Records for this exercise:
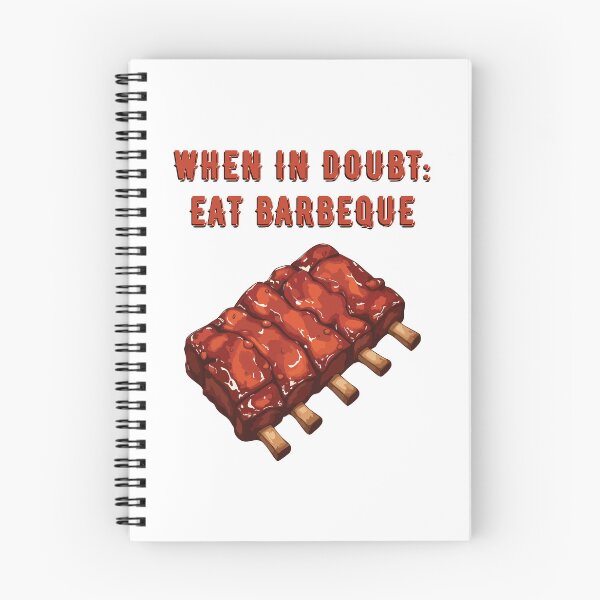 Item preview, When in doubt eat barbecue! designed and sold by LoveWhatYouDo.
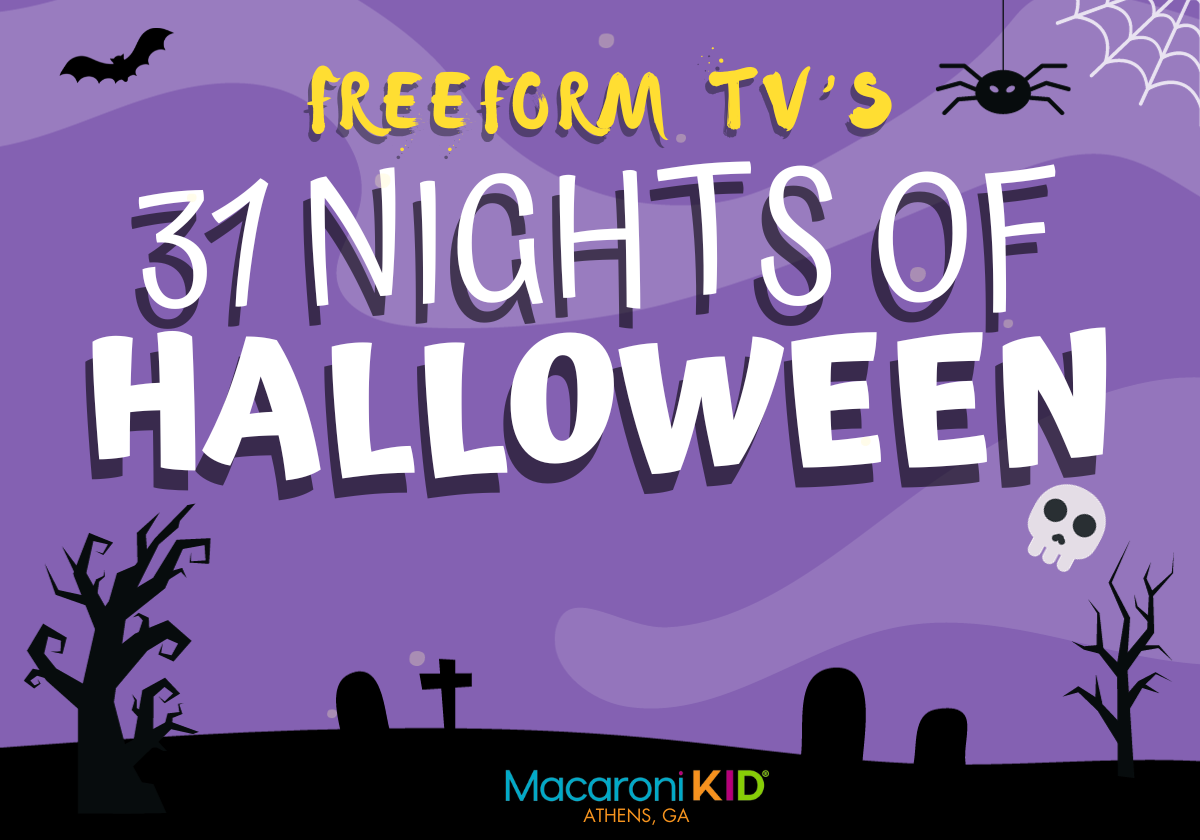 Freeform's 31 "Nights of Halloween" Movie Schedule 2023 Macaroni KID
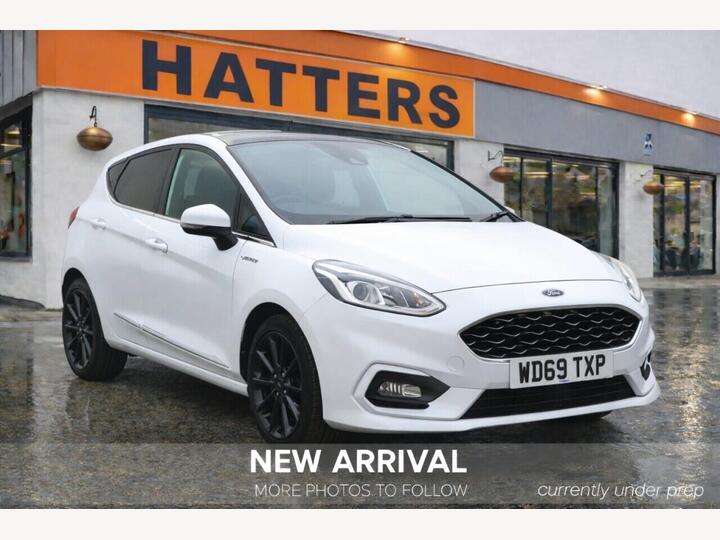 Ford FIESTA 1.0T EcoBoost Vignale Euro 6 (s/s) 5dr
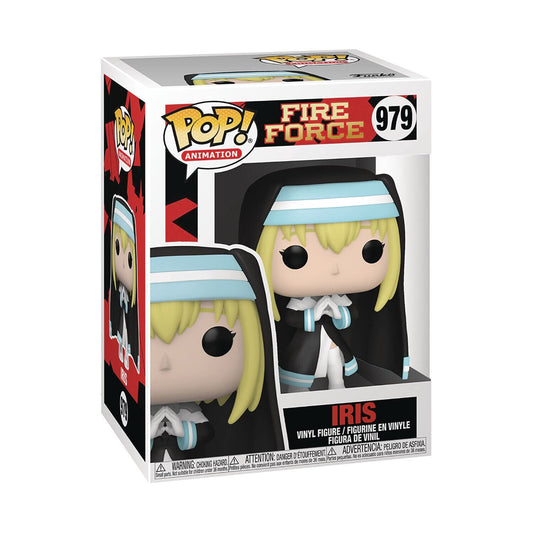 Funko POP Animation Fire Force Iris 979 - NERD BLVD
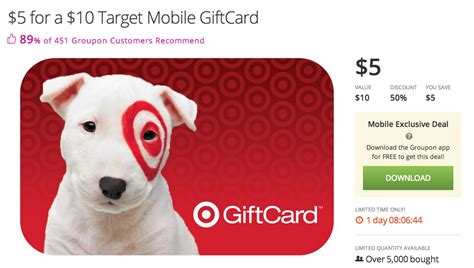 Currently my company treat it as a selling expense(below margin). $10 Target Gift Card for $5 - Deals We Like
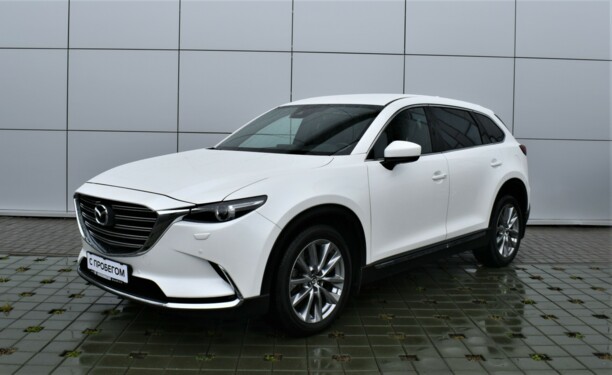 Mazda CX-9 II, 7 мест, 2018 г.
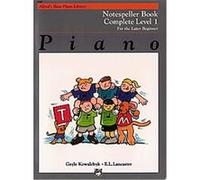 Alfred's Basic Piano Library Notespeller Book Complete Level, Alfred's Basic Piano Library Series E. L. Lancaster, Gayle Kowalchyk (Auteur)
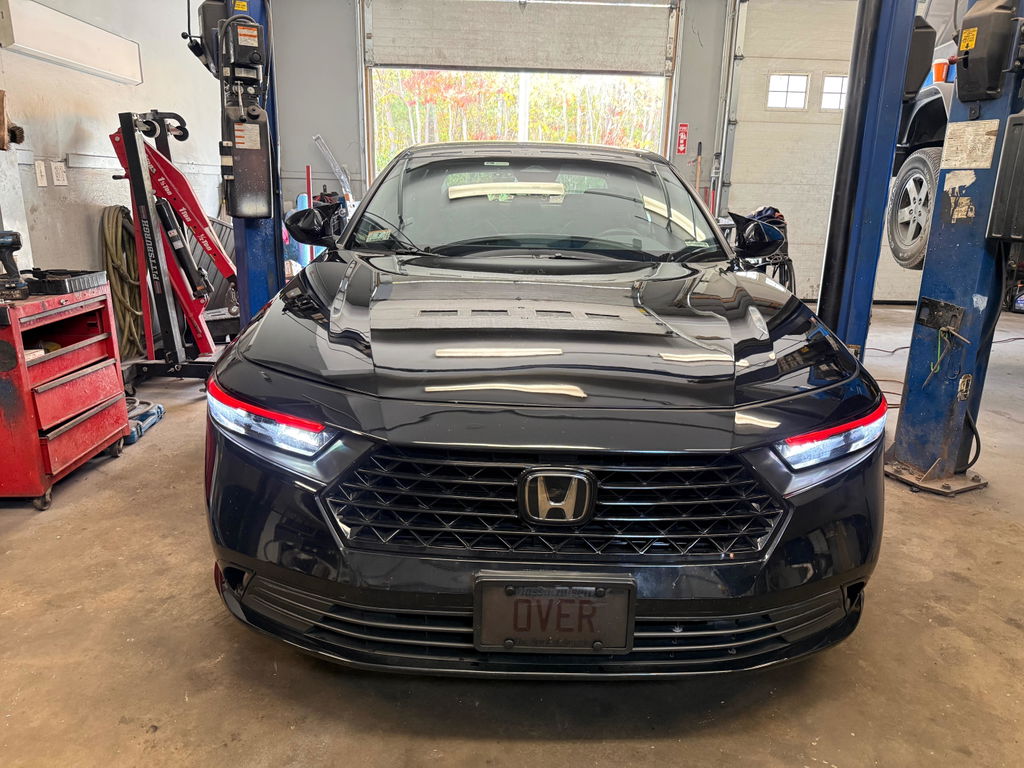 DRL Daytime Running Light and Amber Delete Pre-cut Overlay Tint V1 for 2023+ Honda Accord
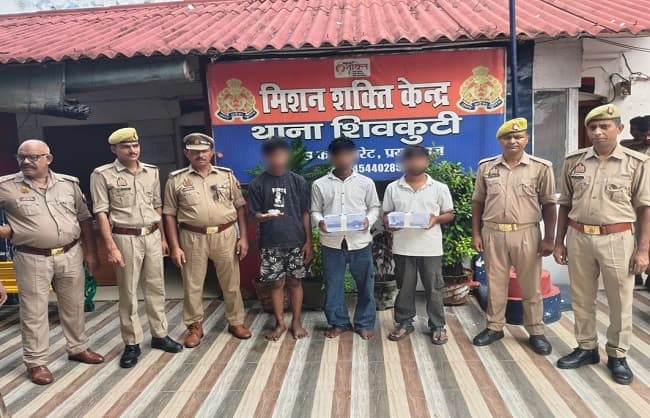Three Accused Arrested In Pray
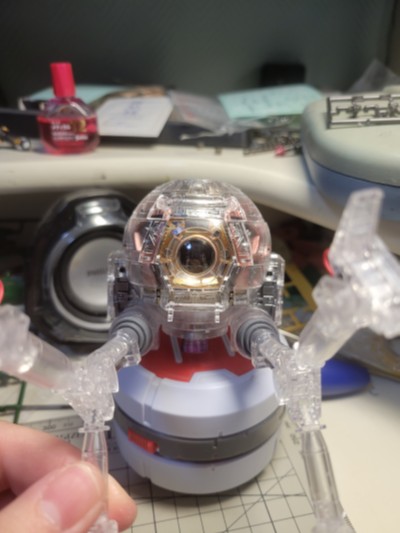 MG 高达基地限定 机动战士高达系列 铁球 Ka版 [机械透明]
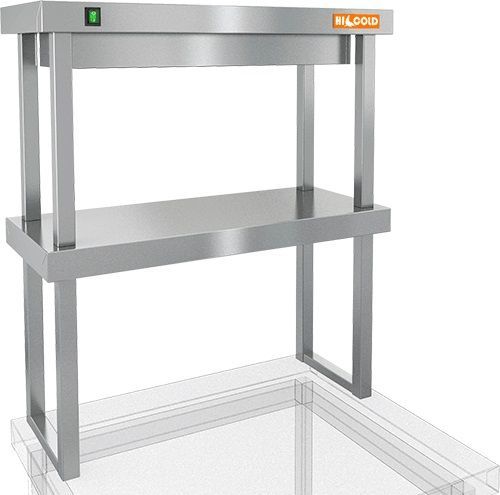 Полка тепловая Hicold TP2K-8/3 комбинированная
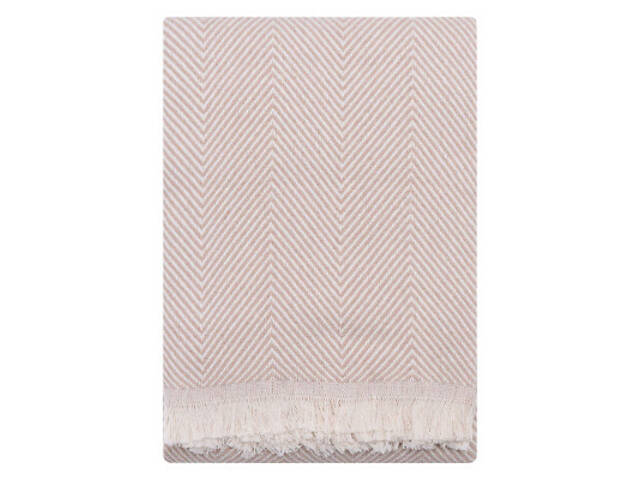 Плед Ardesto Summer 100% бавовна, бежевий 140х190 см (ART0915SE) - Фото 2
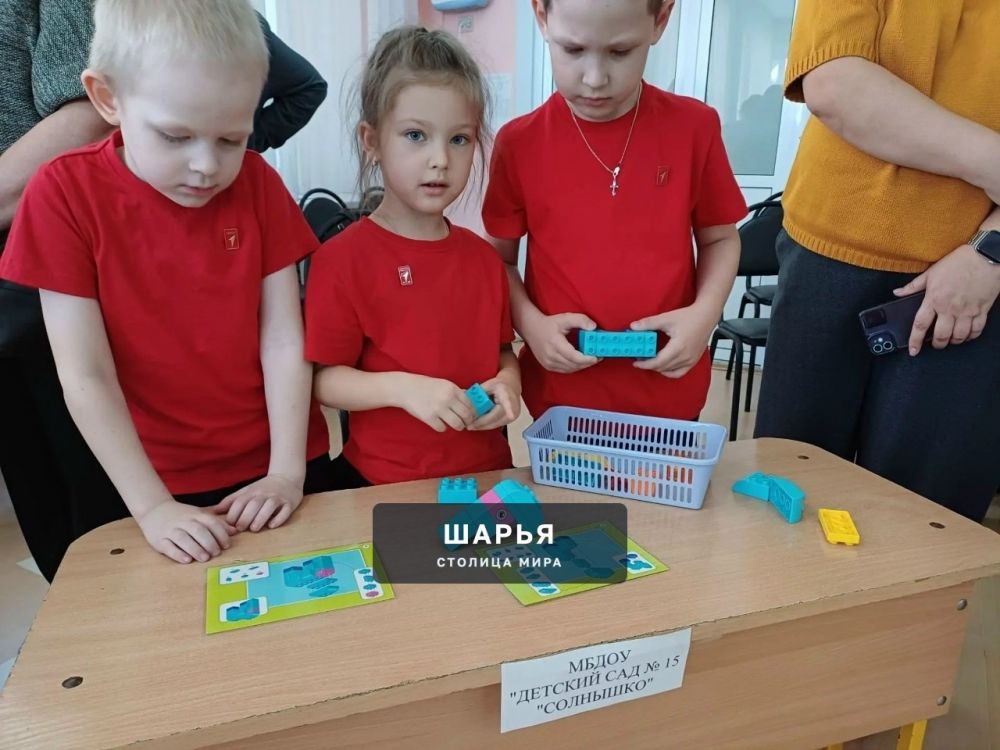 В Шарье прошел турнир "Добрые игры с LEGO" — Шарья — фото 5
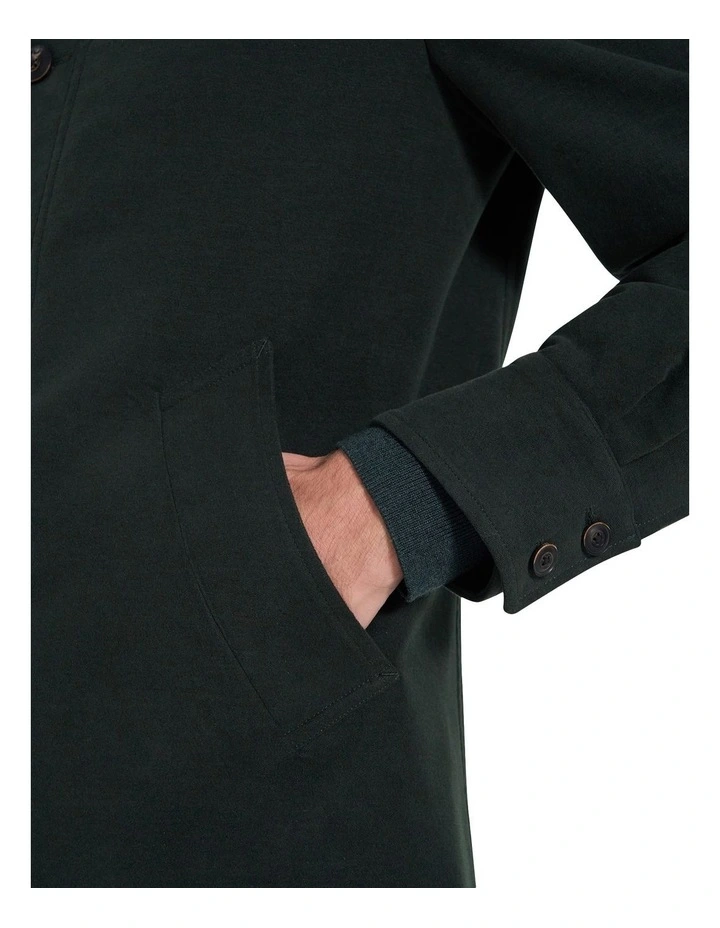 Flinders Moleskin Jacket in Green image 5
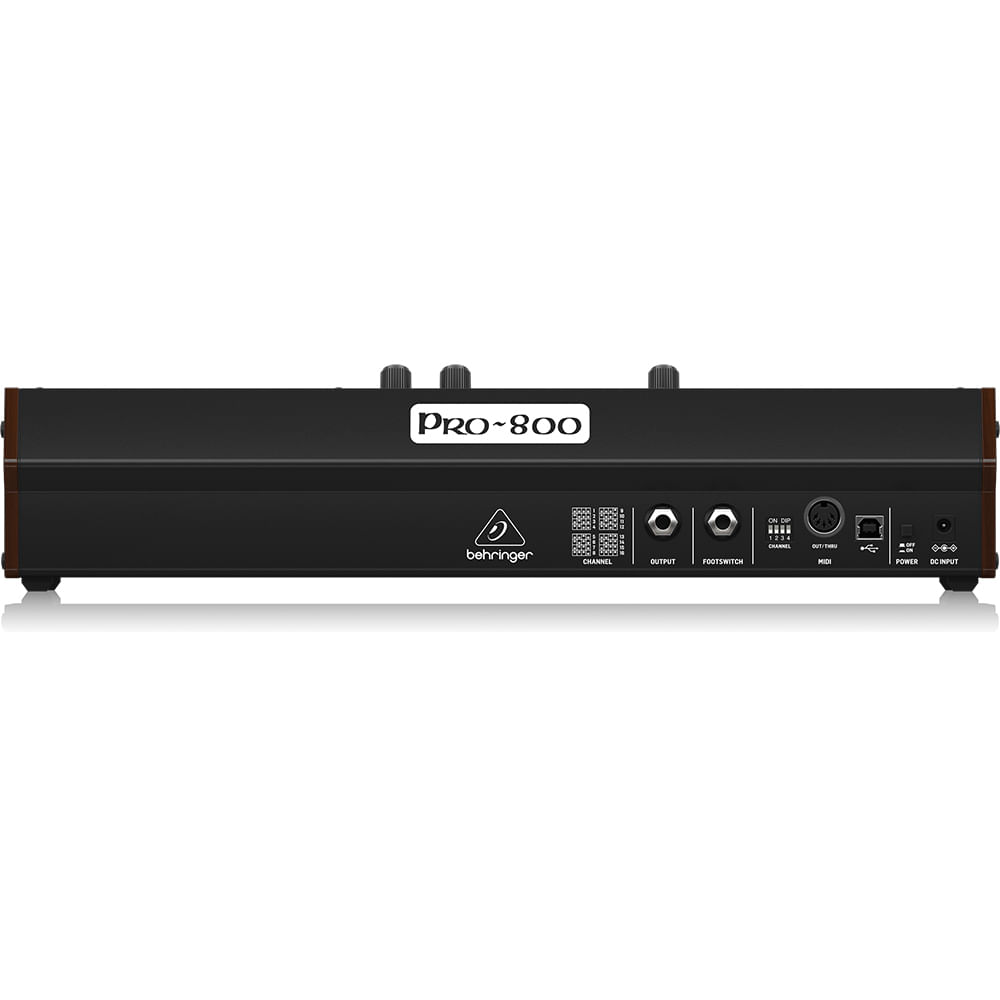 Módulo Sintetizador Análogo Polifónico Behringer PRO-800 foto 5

About this task: The data shown above must be printed again exactly, with no images included.

Written response:
 Item preview, When in doubt eat barbecue! designed and sold by LoveWhatYouDo.
 Freeform's 31 "Nights of Halloween" Movie Schedule 2023 Macaroni KID
 Ford FIESTA 1.0T EcoBoost Vignale Euro 6 (s/s) 5dr
 Funko POP Animation Fire Force Iris 979 - NERD BLVD
 Currently my company treat it as a selling expense(below margin). $10 Target Gift Card for $5 - Deals We Like
 Mazda CX-9 II, 7 мест, 2018 г.
 Alfred's Basic Piano Library Notespeller Book Complete Level, Alfred's Basic Piano Library Series E. L. Lancaster, Gayle Kowalchyk (Auteur)
 DRL Daytime Running Light and Amber Delete Pre-cut Overlay Tint V1 for 2023+ Honda Accord
Three Accused Arrested In Pray
 MG 高达基地限定 机动战士高达系列 铁球 Ka版 [机械透明]
 Полка тепловая Hicold TP2K-8/3 комбинированная
 Плед Ardesto Summer 100% бавовна, бежевий 140х190 см (ART0915SE) - Фото 2
 В Шарье прошел турнир "Добрые игры с LEGO" — Шарья — фото 5
 Flinders Moleskin Jacket in Green image 5
 Módulo Sintetizador Análogo Polifónico Behringer PRO-800 foto 5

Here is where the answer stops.